Wat betekent dit voor het beleid? Nog meer inzetten op zuivere lucht rond scholen en speelpleinen?

“Ja, maar om de luchtkwaliteit te verbeteren moet je overal actie ondernemen. Het hangt wat van de luchtpolluent af. Voor stikstofdioxide kun je lokaal maatregelen nemen omdat het gerelateerd is aan verkeer. Maar bijvoorbeeld fijnstof is echt een wolk die over een groot gebied hangt. Daar hebben lokale maatregelen minder vat op.

“Natuurlijk is het beter dat een school niet langs een drukke verkeersader ligt. Maar het beste scenario is om de basisluchtkwaliteit overal te verbeteren. Als het waait en regent is het meestal zo dat de lucht helemaal zuiver is. Zodra het een paar dagen windstil is, blijft alles hangen. Om die pieken te voorkomen moeten we de achtergrondwaarden zo laag mogelijk krijgen.”

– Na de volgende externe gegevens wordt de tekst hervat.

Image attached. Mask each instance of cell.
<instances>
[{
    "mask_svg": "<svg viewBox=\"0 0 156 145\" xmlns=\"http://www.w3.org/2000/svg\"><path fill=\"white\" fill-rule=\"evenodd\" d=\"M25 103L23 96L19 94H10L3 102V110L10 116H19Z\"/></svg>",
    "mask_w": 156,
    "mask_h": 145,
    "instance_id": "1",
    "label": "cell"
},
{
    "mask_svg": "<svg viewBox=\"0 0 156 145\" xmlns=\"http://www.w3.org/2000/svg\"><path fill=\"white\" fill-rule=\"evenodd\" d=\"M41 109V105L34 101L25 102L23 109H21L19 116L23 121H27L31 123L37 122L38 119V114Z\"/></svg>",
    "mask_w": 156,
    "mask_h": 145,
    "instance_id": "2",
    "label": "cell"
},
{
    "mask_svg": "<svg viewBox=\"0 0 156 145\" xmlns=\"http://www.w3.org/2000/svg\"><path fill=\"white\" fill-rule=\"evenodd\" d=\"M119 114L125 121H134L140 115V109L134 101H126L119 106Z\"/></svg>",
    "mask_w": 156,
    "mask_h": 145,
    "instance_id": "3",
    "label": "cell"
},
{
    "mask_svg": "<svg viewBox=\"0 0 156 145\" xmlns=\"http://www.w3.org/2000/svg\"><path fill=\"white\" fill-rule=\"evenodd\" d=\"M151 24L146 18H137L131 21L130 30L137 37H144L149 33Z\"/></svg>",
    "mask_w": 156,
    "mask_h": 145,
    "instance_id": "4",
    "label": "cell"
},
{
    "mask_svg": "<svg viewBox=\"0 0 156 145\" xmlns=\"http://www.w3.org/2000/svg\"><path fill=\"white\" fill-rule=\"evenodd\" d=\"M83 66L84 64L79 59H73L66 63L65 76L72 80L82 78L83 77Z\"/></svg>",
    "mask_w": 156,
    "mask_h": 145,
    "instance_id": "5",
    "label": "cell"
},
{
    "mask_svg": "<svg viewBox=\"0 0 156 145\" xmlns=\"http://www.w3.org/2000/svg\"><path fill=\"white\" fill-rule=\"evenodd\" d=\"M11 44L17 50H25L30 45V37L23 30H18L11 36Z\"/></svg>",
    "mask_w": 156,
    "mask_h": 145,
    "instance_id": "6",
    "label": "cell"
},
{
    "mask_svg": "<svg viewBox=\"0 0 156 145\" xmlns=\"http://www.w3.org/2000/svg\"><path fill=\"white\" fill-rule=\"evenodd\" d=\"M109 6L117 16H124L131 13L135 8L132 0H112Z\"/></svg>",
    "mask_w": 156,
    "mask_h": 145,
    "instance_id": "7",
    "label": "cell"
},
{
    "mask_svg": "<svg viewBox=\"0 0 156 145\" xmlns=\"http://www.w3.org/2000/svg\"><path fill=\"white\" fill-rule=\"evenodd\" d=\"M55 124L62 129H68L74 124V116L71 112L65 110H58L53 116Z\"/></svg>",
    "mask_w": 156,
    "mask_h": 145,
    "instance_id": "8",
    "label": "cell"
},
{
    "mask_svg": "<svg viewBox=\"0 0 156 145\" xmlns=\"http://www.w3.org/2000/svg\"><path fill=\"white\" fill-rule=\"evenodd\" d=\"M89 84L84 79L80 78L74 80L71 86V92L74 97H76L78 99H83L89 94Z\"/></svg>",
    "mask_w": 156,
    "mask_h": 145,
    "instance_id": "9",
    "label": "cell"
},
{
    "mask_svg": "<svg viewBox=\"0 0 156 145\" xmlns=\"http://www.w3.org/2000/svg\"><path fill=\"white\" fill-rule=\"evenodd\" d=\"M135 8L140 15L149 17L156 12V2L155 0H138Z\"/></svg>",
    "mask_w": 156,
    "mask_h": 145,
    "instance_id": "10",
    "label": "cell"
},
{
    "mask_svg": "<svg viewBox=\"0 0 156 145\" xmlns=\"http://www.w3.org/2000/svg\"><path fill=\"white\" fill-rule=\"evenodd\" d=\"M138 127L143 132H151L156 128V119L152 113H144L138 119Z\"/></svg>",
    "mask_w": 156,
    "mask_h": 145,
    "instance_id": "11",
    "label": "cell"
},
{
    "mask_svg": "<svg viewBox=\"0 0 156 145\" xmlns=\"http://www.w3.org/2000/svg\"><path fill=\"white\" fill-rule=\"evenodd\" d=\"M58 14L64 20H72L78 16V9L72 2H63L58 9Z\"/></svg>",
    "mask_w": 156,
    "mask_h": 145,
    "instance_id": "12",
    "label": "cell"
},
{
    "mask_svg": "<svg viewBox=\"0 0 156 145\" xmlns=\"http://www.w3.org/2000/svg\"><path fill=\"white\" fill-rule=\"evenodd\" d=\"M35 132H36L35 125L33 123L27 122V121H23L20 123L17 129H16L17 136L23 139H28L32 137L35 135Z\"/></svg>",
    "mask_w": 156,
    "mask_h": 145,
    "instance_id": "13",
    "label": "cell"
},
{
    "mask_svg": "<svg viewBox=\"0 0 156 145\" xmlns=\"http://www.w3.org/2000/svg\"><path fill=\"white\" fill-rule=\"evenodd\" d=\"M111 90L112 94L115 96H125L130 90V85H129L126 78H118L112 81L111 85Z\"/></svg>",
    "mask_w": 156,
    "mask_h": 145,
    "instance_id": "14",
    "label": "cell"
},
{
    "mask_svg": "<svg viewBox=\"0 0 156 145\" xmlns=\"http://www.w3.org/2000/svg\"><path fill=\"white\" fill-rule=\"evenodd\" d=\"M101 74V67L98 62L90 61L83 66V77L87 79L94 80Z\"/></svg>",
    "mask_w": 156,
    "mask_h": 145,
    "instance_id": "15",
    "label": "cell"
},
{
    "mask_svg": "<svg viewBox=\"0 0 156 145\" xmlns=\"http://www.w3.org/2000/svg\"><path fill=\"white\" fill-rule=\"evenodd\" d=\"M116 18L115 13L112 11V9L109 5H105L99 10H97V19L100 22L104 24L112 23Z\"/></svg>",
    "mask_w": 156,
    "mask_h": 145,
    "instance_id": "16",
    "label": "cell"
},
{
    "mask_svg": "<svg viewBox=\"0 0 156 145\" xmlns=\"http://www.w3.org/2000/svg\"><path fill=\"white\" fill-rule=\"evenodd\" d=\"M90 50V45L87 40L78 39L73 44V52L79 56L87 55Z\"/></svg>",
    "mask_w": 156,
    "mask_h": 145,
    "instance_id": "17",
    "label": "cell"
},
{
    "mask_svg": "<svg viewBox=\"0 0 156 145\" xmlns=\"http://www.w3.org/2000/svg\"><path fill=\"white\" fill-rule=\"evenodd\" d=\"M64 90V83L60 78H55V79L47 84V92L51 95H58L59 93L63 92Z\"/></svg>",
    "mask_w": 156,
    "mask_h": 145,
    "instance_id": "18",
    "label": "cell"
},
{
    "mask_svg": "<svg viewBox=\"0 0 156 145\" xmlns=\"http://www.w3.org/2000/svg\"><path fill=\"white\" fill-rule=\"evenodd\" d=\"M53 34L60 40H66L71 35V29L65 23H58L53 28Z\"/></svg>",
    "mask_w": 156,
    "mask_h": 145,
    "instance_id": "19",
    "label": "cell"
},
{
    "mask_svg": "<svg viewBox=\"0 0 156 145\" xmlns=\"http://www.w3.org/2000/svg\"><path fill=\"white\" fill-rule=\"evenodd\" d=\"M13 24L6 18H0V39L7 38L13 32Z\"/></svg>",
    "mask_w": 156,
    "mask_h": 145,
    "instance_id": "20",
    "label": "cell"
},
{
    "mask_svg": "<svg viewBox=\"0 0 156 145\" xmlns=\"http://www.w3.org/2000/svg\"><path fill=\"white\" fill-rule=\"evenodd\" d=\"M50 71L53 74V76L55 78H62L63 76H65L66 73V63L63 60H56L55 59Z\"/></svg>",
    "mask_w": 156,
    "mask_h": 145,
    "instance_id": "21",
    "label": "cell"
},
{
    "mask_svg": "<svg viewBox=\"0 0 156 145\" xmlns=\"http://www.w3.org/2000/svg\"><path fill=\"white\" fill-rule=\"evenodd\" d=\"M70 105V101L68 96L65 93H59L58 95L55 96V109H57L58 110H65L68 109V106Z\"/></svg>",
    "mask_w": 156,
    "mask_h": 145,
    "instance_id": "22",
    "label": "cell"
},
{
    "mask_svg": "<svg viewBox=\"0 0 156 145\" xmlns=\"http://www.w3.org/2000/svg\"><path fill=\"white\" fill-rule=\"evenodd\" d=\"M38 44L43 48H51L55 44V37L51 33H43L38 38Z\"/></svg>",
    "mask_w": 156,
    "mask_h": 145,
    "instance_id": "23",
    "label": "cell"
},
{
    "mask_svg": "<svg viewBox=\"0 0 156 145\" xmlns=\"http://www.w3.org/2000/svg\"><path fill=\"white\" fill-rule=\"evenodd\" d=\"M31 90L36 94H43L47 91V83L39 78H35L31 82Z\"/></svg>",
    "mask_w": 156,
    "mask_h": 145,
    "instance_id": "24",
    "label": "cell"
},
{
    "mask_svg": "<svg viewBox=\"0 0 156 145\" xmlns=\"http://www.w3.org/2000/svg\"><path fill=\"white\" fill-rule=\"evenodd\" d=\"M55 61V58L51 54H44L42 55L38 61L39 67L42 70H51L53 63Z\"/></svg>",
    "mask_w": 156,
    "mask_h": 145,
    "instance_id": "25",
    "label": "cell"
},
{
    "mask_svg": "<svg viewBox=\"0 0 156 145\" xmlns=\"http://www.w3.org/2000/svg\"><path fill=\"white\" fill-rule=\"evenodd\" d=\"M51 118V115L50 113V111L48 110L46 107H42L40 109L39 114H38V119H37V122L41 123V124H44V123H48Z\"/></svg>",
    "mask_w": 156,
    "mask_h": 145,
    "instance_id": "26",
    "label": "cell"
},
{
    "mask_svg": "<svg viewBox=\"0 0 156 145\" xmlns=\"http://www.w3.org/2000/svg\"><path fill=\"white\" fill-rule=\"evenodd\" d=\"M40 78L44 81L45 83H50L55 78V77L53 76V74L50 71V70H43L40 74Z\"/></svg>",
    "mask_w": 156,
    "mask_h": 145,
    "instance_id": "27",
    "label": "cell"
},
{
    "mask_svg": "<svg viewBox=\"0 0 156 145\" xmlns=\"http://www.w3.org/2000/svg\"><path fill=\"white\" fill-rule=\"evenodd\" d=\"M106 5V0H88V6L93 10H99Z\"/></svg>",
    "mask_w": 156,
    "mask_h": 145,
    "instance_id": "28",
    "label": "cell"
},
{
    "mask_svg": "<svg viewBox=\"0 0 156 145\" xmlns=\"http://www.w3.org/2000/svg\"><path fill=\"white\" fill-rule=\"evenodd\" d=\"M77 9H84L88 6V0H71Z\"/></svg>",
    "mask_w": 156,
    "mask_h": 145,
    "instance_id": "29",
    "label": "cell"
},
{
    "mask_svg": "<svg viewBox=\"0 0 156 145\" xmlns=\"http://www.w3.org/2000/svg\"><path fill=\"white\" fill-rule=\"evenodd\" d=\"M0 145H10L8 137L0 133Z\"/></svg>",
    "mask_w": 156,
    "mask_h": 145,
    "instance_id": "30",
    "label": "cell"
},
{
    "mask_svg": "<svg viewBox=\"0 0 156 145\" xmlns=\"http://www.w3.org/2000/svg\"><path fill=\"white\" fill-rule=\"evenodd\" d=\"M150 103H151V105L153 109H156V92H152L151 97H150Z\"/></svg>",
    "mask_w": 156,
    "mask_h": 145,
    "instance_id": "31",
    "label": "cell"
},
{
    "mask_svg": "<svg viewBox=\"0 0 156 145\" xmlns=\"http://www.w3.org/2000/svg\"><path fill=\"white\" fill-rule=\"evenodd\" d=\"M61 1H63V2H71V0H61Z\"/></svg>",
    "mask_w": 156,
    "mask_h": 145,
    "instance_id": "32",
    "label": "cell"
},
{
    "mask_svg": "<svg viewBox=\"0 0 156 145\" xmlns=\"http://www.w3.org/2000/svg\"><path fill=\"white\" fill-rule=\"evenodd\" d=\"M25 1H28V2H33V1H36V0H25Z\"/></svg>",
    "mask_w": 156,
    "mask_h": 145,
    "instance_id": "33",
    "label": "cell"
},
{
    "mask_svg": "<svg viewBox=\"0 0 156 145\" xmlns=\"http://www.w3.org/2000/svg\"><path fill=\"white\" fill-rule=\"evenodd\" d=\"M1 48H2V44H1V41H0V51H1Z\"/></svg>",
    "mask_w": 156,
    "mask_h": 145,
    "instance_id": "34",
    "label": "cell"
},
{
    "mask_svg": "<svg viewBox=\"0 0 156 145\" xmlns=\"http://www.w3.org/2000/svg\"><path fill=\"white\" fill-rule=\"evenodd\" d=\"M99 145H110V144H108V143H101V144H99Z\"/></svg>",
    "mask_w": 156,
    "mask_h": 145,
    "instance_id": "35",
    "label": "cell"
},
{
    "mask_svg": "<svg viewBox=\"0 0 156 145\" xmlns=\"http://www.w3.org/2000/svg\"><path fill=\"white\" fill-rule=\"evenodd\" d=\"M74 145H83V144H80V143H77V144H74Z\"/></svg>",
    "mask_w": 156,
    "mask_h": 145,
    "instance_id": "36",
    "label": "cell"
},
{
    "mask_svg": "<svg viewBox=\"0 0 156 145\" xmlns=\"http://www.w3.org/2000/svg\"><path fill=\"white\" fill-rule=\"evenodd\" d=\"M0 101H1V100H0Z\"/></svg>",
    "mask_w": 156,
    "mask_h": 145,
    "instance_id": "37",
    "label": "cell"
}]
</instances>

In Oost- en Centraal-Europa en Italië blijkt de lucht het vuilst te zijn. Waarom net daar?

“Van Oost- en Centraal-Europa, bijvoorbeeld in het zuidoosten van Polen, rond Katowice, is dat goed geweten. Daar werken veel elektriciteitscentrales nog op kolen. Je moet zelfs geen meter hebben om de luchtverontreininging vast te stellen, je kunt ze gewoon ruiken. In Italië is de Po-vallei rond Milaan een grote hotspot voor luchtverontreiniging. Daar is natuurlijk veel industrie, maar zijn de omstandigheden door de vallei ook ideaal: het is er windstil en het weer is er stabiel.”

Hoe is de luchtkwaliteit in België?

“Op zich is de luchtkwaliteit veel beter dan tien jaar geleden. Het beleid is de goede weg opgegaan. Maar de nieuwe advieswaarden voor fijnstof van de WHO zijn bijna onmogelijk om hiet te halen. Gewoon omdat de bevolkingsdichtheid hier zo hoog ligt. Dat valt wel op: wetenschappers hebben lang gedacht dat er een veilig niveau zou bestaan waaronder deze stoffen kunnen circuleren. Dat veilige niveau blijkt echter zo laag te liggen dat de WHO zijn advieswaarden hard heeft moeten verlagen.”